# Network Maximum Parallelism

Experiment modelling maximum parallelism of executors given a DAG of tasks.

This often pops up in computer science / data engineering.

A DAG can represent a "heap" like structure of tasks that can pull the next most important task, respect minimal lineage requirements but allow parallel work to occur. You would have a pool of workers consuming tasks.

The idea is:

> ***How big of a pool do I need given the shape of the DAG?***

This also shows up in project planning, 

> ***Given a Work Breakdown Structure, how many consultants would I need?***

For simplicity we assume each task takes 1 unit of time, each worker is equivalent to each other and can process tasks consistently taking onl 1 unit of time.
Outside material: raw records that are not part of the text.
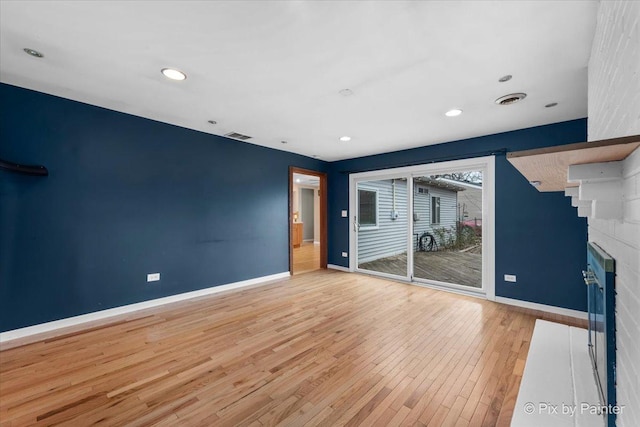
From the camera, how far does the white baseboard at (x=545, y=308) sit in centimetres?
328

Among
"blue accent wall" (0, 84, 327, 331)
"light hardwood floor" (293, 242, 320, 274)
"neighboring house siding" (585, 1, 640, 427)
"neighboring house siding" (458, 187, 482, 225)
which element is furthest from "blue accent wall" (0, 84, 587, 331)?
"neighboring house siding" (585, 1, 640, 427)

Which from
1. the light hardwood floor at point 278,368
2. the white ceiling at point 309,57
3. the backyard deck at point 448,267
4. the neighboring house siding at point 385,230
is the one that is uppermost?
the white ceiling at point 309,57

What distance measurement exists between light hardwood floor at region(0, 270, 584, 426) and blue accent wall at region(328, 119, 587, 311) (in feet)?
1.71

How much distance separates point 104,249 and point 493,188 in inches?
206

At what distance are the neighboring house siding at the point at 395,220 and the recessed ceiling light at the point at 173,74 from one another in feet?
13.0

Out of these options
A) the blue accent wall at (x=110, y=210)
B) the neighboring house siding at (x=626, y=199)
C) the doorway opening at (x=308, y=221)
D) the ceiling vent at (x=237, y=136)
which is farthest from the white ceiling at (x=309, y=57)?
the doorway opening at (x=308, y=221)

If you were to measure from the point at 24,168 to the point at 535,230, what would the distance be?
5.94 m

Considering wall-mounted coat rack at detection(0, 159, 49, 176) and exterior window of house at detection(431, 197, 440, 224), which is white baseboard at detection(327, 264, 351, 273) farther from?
wall-mounted coat rack at detection(0, 159, 49, 176)

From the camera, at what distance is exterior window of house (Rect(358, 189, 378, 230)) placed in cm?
570

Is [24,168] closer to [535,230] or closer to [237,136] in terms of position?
[237,136]

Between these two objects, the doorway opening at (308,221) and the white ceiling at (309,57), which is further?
the doorway opening at (308,221)

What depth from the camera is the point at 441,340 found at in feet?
8.75

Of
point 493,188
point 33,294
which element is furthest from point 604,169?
point 33,294

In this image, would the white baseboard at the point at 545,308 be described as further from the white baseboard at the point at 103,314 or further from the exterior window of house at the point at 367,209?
the white baseboard at the point at 103,314
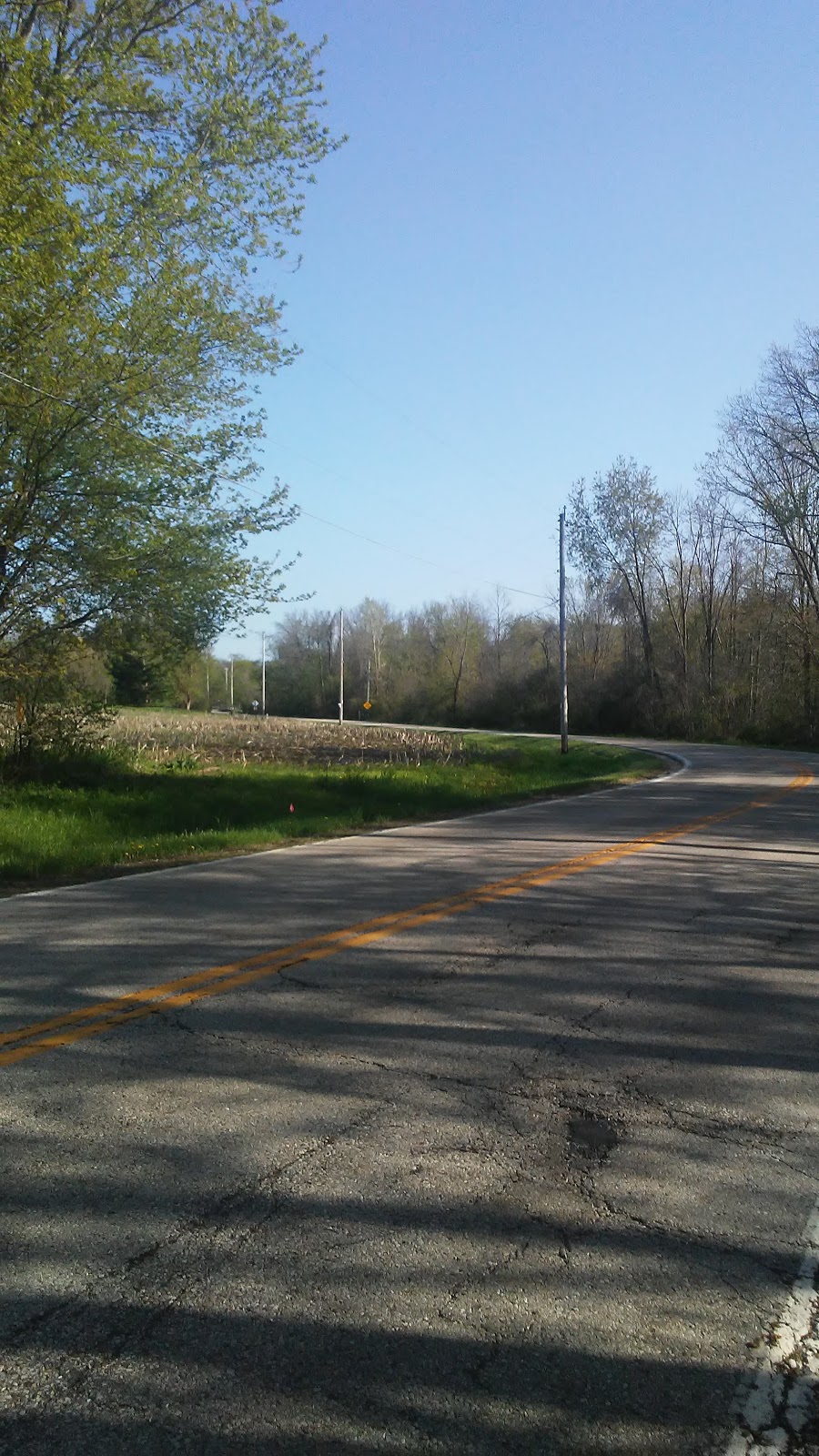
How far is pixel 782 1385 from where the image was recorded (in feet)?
9.68

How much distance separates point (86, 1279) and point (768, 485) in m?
52.9

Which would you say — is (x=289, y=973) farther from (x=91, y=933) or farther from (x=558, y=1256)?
(x=558, y=1256)

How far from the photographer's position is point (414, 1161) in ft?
13.8

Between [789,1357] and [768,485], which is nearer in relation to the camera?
[789,1357]

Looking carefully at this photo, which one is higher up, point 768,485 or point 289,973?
point 768,485

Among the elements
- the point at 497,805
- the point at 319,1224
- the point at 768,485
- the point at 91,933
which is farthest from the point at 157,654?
the point at 768,485

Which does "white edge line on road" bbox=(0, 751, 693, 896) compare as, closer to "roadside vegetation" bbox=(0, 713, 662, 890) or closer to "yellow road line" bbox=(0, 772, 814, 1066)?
"roadside vegetation" bbox=(0, 713, 662, 890)

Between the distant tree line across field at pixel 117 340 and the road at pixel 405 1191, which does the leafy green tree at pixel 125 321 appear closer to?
the distant tree line across field at pixel 117 340

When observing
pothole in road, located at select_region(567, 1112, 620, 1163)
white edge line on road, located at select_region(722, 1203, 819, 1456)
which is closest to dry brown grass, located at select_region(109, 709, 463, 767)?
pothole in road, located at select_region(567, 1112, 620, 1163)

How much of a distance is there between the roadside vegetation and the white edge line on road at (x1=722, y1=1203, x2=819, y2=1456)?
9307 mm

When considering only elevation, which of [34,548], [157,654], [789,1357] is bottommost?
[789,1357]

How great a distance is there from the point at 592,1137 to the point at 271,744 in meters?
36.7

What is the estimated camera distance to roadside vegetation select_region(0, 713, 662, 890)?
13.2 m

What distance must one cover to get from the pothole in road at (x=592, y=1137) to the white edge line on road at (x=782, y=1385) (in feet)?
3.42
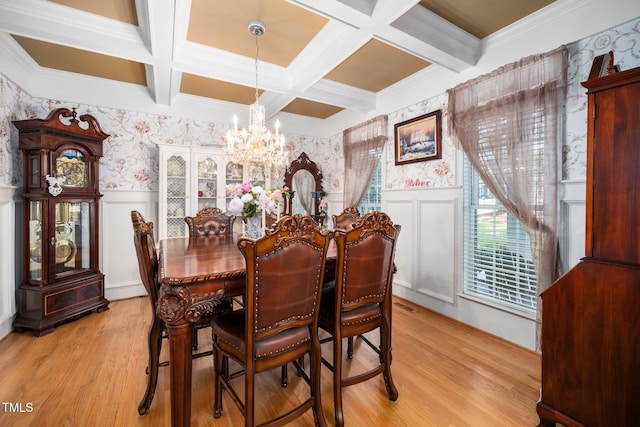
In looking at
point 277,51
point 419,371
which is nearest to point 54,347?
point 419,371

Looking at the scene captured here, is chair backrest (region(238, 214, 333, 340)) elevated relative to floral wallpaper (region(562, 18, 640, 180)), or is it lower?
lower

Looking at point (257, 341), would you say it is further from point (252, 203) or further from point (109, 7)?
point (109, 7)

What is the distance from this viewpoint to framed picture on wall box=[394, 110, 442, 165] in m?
3.02

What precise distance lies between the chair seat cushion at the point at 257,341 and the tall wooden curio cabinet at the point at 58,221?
230cm

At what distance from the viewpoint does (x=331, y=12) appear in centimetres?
190

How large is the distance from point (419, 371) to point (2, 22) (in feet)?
12.8

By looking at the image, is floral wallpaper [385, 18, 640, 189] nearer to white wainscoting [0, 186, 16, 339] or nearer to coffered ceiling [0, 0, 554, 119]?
coffered ceiling [0, 0, 554, 119]

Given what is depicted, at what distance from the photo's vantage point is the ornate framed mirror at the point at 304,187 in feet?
15.0

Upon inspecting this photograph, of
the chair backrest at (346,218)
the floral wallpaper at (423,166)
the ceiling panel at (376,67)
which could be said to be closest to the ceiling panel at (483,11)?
the ceiling panel at (376,67)

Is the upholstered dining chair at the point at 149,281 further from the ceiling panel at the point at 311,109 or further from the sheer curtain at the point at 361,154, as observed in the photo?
the ceiling panel at the point at 311,109

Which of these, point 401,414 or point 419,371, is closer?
point 401,414

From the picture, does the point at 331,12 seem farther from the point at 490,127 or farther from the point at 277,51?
the point at 490,127

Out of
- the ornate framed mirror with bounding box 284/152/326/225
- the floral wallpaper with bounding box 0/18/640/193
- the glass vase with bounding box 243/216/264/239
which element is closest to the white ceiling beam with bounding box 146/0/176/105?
the floral wallpaper with bounding box 0/18/640/193

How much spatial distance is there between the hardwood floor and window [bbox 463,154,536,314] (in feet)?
1.28
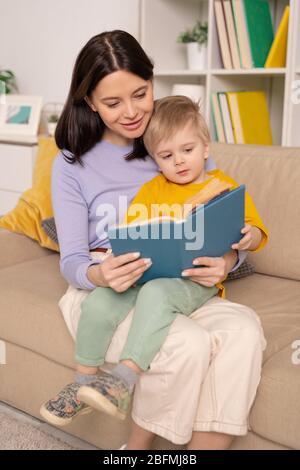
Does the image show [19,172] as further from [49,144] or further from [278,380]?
[278,380]

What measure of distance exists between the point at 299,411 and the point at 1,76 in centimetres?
301

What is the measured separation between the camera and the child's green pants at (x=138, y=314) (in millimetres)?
1249

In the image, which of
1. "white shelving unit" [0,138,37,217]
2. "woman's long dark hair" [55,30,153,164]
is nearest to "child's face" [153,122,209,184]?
"woman's long dark hair" [55,30,153,164]

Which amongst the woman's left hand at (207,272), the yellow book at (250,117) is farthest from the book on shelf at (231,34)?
the woman's left hand at (207,272)

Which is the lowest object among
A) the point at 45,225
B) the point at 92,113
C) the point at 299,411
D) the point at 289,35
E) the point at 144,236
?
the point at 299,411

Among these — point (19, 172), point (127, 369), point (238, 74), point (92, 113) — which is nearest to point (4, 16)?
point (19, 172)

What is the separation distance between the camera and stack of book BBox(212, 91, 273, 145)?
2598 millimetres

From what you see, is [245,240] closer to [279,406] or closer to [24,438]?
[279,406]

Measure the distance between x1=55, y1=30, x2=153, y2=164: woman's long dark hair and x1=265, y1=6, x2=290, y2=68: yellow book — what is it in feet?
3.57

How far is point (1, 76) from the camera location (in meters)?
3.64

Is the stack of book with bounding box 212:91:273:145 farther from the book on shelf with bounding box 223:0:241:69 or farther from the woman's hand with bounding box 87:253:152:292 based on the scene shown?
the woman's hand with bounding box 87:253:152:292

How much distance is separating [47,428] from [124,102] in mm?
915

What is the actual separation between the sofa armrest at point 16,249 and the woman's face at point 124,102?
673mm

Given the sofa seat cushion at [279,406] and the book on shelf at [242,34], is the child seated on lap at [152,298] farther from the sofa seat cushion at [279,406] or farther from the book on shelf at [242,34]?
the book on shelf at [242,34]
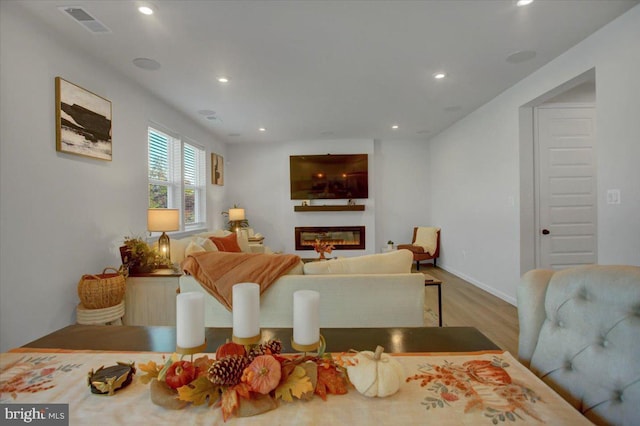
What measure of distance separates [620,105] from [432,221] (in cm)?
406

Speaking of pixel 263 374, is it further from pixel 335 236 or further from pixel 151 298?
pixel 335 236

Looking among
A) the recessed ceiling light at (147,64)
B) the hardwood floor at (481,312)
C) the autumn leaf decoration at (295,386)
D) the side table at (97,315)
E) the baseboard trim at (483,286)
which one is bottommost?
the hardwood floor at (481,312)

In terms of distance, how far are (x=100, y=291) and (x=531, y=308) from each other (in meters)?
2.83

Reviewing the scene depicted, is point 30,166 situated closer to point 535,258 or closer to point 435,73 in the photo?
point 435,73

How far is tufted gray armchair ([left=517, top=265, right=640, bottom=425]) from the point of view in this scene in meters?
0.69

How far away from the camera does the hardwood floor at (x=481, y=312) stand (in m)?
2.75

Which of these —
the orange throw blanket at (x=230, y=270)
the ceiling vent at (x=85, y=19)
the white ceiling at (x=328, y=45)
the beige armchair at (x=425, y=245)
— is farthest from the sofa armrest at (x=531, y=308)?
the beige armchair at (x=425, y=245)

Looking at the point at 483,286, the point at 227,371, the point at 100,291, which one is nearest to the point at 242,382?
the point at 227,371

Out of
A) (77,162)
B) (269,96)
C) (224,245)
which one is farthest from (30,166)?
(269,96)

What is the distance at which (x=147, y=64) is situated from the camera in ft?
9.51

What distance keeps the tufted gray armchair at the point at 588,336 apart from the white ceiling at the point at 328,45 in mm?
2051

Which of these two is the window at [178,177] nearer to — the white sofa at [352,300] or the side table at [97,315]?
the side table at [97,315]

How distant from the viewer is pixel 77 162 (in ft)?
8.57

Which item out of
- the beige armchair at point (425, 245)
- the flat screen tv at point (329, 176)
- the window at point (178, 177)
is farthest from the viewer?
the flat screen tv at point (329, 176)
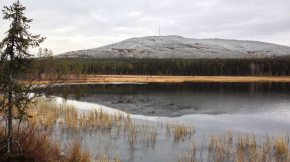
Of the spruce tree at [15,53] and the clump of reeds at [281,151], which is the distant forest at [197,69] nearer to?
the clump of reeds at [281,151]

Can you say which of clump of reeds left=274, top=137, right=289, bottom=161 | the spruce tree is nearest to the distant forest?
clump of reeds left=274, top=137, right=289, bottom=161

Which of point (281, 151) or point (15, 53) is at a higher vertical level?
point (15, 53)

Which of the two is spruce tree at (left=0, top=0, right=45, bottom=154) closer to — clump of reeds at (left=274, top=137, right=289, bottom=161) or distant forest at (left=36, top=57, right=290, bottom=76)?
clump of reeds at (left=274, top=137, right=289, bottom=161)

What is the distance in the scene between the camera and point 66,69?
1372 centimetres

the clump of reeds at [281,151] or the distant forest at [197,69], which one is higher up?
the distant forest at [197,69]

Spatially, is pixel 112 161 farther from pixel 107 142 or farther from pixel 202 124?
pixel 202 124

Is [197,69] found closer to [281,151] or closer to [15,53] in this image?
[281,151]

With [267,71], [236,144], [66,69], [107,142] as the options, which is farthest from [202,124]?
[267,71]

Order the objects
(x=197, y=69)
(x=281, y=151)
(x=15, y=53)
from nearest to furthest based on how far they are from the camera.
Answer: (x=15, y=53), (x=281, y=151), (x=197, y=69)

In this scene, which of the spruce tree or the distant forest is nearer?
the spruce tree

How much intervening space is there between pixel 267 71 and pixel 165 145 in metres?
142

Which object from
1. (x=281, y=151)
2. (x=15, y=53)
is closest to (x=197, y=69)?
(x=281, y=151)

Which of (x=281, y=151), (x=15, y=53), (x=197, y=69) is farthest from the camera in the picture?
(x=197, y=69)

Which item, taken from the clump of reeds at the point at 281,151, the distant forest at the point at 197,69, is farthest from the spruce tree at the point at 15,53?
the distant forest at the point at 197,69
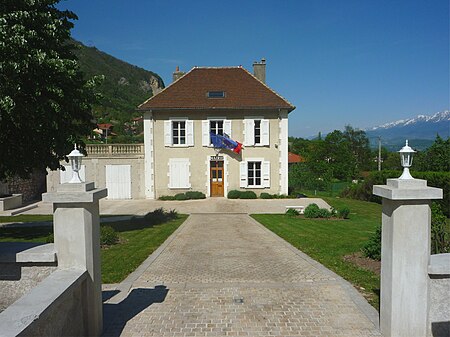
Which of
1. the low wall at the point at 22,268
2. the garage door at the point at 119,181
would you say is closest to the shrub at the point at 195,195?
the garage door at the point at 119,181

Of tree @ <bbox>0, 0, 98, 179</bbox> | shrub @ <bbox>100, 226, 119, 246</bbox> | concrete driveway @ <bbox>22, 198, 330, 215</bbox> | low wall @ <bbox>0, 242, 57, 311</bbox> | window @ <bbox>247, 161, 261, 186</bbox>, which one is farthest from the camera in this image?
window @ <bbox>247, 161, 261, 186</bbox>

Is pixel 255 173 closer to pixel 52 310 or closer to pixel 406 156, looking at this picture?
pixel 406 156

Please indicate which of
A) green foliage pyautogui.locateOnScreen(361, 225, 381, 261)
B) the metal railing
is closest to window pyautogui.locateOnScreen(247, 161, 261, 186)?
the metal railing

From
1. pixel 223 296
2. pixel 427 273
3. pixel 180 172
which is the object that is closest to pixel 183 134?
pixel 180 172

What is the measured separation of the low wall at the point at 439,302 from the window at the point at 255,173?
18.6 meters

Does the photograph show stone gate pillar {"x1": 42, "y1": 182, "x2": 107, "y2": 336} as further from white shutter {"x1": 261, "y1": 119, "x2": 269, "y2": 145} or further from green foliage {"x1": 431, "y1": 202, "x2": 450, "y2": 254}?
white shutter {"x1": 261, "y1": 119, "x2": 269, "y2": 145}

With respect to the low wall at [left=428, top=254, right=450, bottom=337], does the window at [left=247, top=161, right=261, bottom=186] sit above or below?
above

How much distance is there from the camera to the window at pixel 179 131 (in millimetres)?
22578

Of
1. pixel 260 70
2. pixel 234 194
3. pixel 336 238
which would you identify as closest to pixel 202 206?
pixel 234 194

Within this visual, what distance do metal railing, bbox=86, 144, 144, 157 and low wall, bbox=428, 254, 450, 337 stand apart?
20.5 metres

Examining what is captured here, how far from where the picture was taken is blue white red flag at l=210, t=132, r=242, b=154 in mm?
22328

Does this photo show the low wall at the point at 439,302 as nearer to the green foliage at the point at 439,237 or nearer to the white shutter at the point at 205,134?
the green foliage at the point at 439,237

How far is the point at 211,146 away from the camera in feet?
74.3

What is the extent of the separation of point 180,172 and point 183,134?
256 centimetres
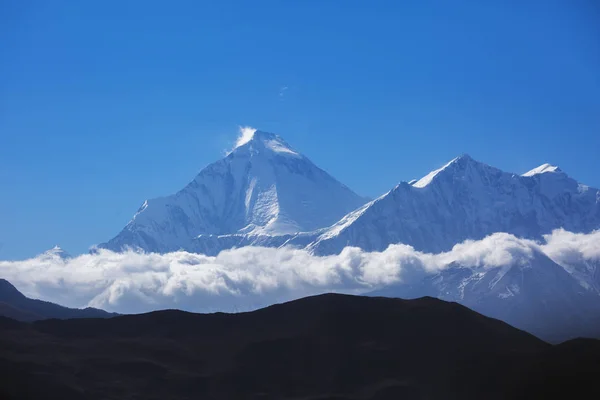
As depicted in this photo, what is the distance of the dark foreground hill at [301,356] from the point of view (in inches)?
5502

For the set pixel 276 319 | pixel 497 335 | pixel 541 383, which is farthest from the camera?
pixel 276 319

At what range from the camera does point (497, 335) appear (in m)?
158

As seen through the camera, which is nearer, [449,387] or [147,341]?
[449,387]

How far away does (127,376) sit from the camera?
15025 cm

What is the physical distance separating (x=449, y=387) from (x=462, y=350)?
11.4 metres

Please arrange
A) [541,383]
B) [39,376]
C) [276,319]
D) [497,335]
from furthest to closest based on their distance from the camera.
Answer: [276,319]
[497,335]
[39,376]
[541,383]

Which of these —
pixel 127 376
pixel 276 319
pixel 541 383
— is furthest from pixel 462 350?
pixel 127 376

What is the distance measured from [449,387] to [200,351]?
45360 mm

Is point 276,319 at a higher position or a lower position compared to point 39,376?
higher

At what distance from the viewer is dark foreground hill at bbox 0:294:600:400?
5502 inches

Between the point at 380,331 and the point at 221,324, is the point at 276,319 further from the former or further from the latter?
the point at 380,331

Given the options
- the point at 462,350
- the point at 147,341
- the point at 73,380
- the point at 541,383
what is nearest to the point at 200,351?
the point at 147,341

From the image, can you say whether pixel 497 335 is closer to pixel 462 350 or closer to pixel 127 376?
pixel 462 350

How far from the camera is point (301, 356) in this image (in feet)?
509
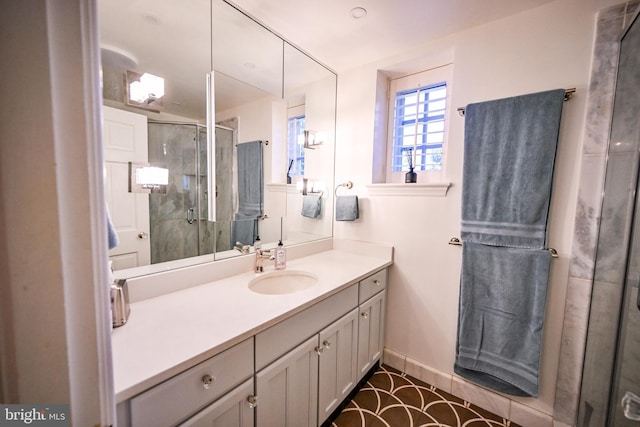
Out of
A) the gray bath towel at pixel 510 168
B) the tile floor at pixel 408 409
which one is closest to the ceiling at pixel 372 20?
the gray bath towel at pixel 510 168

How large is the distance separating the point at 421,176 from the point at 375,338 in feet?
3.92

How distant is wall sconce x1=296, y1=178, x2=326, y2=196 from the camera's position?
1.98 meters

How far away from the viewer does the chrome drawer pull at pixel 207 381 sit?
784mm

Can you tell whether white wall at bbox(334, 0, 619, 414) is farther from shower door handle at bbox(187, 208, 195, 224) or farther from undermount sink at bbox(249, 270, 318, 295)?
shower door handle at bbox(187, 208, 195, 224)

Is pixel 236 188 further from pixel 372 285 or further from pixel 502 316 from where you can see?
pixel 502 316

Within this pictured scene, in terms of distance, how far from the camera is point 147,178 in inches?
45.1

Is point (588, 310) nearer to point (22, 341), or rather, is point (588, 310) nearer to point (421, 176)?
point (421, 176)

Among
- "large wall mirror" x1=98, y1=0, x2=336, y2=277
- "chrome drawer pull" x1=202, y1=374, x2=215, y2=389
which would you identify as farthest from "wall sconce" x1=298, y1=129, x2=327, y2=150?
"chrome drawer pull" x1=202, y1=374, x2=215, y2=389

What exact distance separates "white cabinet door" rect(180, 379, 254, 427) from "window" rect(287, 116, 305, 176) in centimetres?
139

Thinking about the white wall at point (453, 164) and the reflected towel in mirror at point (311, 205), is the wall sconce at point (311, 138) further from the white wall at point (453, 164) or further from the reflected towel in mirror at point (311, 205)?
the reflected towel in mirror at point (311, 205)

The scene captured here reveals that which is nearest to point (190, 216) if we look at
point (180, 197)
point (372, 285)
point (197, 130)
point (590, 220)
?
point (180, 197)

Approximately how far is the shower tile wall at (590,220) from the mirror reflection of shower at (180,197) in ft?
6.24

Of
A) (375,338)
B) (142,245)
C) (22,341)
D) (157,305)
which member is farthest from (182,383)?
(375,338)

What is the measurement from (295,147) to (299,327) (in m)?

If we want to look at the [*Maximum Flow*](https://networkx.org/documentation/stable/reference/algorithms/generated/networkx.algorithms.flow.maximum_flow.html#networkx.algorithms.flow.maximum_flow) of the DAG as well, we will assume all edges have equal capacity of 1.

# Example

![](./assets/dag.png)

![](./assets/topological.png)

With the widest being `3`.

## Install dependencies

In [1]:
!pip install -U pip -qq

In [2]:
!pip install networkx ipycytoscape -qq

In [3]:
# Need to use `master` instead of PyPI version since 'fcose' algorithm only available there and not published yet.
# pip install https://github.com/plotly/dash-cytoscape/archive/master.zip

## Google Colab Specific Code

In [4]:
try:
    from google.colab import output

    output.enable_custom_widget_manager()
except ModuleNotFoundError:
    pass

## Generate a Random DAG and visualise it

In [5]:
import networkx as nx
import random

G = nx.gnp_random_graph(15, 0.5, directed=True)
DAG = nx.DiGraph(
    [(u, v, {"capacity": 1, "weight": 1}) for (u, v) in G.edges() if u < v]
)

### [Optional] Source and Sink Nodes for looking at Maximum Flow
This next section finds all the roots nodes with no dependencies (*roots*) and all the nodes with no successors (*leaves*). Then we attach an extra node to each so there is a single *source* and *sink* to the DAG.

In [6]:
leaves = [n for n in DAG.nodes if len(list(DAG.successors(n))) == 0]
roots = [n for n in DAG.nodes if len(list(DAG.predecessors(n))) == 0]
DAG.add_nodes_from(["source", "sink"])
DAG.add_edges_from([("source", v, {"tooltip": 10_000}) for v in roots])
DAG.add_edges_from([(u, "sink", {"tooltip": 10_000}) for u in leaves])

for node in DAG.nodes():
    DAG.nodes[node]["label"] = node


from networkx.algorithms.flow import shortest_augmenting_path

flow_value, flow_dict = nx.maximum_flow(
    DAG.copy(), "source", "sink", flow_func=shortest_augmenting_path
)
[(k, v) for k, v in flow_dict.items() if len(v) > 0], flow_value

([(0, {1: 1, 4: 1, 5: 1, 6: 1, 7: 1, 8: 1, 13: 1, 14: 1}),
  (1, {2: 1, 9: 0, 12: 0}),
  (4, {7: 0, 9: 0, 10: 0, 13: 1}),
  (5, {9: 0, 10: 1, 12: 0}),
  (6, {7: 0, 8: 0, 9: 0, 11: 0, 12: 0, 13: 1}),
  (7, {8: 0, 10: 0, 11: 0, 13: 1}),
  (8, {9: 0, 10: 0, 13: 1}),
  (13, {'sink': 7}),
  (14, {'sink': 1}),
  (2, {3: 0, 10: 0, 11: 0, 13: 1}),
  (9, {10: 0, 11: 0, 12: 0}),
  (12, {13: 0}),
  (3, {4: 0, 5: 0, 7: 0, 9: 0, 11: 0}),
  (10, {13: 1}),
  (11, {12: 0}),
  ('source', {0: 8})],
 8)

In [7]:
import ipycytoscape as cy

cyDAG = cy.CytoscapeWidget()
cyDAG.graph.add_graph_from_networkx(DAG, directed=True)
cyDAG.set_layout(name="dagre")
cyDAG

CytoscapeWidget(cytoscape_layout={'name': 'dagre'}, cytoscape_style=[{'selector': 'node', 'css': {'background-…

## Topological Sort

Get each layer as though it was breadth first sorted.

Find the widest layer.

In [8]:
import json

gens = [sorted(generation) for generation in nx.topological_generations(DAG)]
for gen in gens:
    print(gen)

['source']
[0]
[1, 6, 14]
[2]
[3]
[4, 5]
[7]
[8]
[9]
[10, 11]
[12]
[13]
['sink']


In [9]:
max([len(g) for g in gens])

3